● GIVEN RECORDS:
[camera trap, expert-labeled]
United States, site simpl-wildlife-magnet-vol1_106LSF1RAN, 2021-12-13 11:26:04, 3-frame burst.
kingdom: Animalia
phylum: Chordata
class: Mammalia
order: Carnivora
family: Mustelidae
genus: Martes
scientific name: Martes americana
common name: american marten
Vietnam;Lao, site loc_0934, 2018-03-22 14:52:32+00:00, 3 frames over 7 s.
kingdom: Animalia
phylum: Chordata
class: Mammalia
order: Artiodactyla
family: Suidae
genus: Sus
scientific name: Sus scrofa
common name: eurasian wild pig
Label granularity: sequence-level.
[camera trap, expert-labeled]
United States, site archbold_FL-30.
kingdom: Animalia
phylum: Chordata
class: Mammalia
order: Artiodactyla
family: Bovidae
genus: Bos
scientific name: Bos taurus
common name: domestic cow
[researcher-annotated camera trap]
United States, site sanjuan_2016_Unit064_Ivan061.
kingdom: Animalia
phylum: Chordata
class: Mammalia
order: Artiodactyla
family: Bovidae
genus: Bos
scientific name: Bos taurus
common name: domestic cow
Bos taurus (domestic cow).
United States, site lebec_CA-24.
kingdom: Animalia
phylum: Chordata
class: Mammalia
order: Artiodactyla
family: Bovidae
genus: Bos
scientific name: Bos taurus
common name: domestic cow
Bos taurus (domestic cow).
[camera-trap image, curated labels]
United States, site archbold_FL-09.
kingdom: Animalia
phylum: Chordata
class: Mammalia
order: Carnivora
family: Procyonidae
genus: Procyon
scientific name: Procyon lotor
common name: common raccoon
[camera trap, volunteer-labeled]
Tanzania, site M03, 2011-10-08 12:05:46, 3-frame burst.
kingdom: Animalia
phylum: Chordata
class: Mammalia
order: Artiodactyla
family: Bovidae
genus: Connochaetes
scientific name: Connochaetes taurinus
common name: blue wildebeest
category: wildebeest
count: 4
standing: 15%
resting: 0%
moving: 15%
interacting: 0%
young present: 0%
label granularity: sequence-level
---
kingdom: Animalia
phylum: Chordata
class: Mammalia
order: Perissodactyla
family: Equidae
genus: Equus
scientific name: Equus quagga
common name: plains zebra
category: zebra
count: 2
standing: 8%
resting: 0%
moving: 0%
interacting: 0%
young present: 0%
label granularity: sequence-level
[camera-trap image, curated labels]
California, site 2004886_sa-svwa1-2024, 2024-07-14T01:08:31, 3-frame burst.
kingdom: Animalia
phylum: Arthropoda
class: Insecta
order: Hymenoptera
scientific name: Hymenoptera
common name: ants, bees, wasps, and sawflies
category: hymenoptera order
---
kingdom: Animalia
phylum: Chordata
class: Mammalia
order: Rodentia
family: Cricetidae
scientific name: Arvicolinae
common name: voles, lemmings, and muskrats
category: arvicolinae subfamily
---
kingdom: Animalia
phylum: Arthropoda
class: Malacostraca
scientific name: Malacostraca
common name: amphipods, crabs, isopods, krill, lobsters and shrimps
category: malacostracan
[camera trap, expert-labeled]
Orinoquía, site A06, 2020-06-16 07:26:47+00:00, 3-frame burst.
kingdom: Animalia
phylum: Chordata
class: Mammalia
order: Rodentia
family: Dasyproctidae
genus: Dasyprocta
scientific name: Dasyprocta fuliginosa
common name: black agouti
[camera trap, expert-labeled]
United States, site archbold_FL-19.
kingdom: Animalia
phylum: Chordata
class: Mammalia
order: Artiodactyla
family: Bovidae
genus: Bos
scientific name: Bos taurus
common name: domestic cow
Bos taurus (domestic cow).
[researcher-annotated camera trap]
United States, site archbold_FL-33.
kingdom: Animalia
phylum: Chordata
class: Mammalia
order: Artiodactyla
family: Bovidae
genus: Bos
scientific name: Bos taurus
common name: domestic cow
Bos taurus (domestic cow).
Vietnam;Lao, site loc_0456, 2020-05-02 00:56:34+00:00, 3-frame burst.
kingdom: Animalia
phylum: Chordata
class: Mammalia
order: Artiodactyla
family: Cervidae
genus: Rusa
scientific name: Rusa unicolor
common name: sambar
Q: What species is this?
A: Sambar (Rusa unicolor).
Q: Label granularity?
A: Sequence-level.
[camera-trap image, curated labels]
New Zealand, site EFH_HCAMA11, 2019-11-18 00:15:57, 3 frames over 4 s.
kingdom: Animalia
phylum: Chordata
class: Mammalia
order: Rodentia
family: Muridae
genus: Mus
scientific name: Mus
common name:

● WHAT IS REQUIRED:
Write out exactly those lines of the records above that lie from the one with "genus: Dasyprocta" through the last line, including both.

● PROBLEM SOLUTION:
genus: Dasyprocta
scientific name: Dasyprocta fuliginosa
common name: black agouti
[camera trap, expert-labeled]
United States, site archbold_FL-19.
kingdom: Animalia
phylum: Chordata
class: Mammalia
order: Artiodactyla
family: Bovidae
genus: Bos
scientific name: Bos taurus
common name: domestic cow
Bos taurus (domestic cow).
[researcher-annotated camera trap]
United States, site archbold_FL-33.
kingdom: Animalia
phylum: Chordata
class: Mammalia
order: Artiodactyla
family: Bovidae
genus: Bos
scientific name: Bos taurus
common name: domestic cow
Bos taurus (domestic cow).
Vietnam;Lao, site loc_0456, 2020-05-02 00:56:34+00:00, 3-frame burst.
kingdom: Animalia
phylum: Chordata
class: Mammalia
order: Artiodactyla
family: Cervidae
genus: Rusa
scientific name: Rusa unicolor
common name: sambar
Q: What species is this?
A: Sambar (Rusa unicolor).
Q: Label granularity?
A: Sequence-level.
[camera-trap image, curated labels]
New Zealand, site EFH_HCAMA11, 2019-11-18 00:15:57, 3 frames over 4 s.
kingdom: Animalia
phylum: Chordata
class: Mammalia
order: Rodentia
family: Muridae
genus: Mus
scientific name: Mus
common name:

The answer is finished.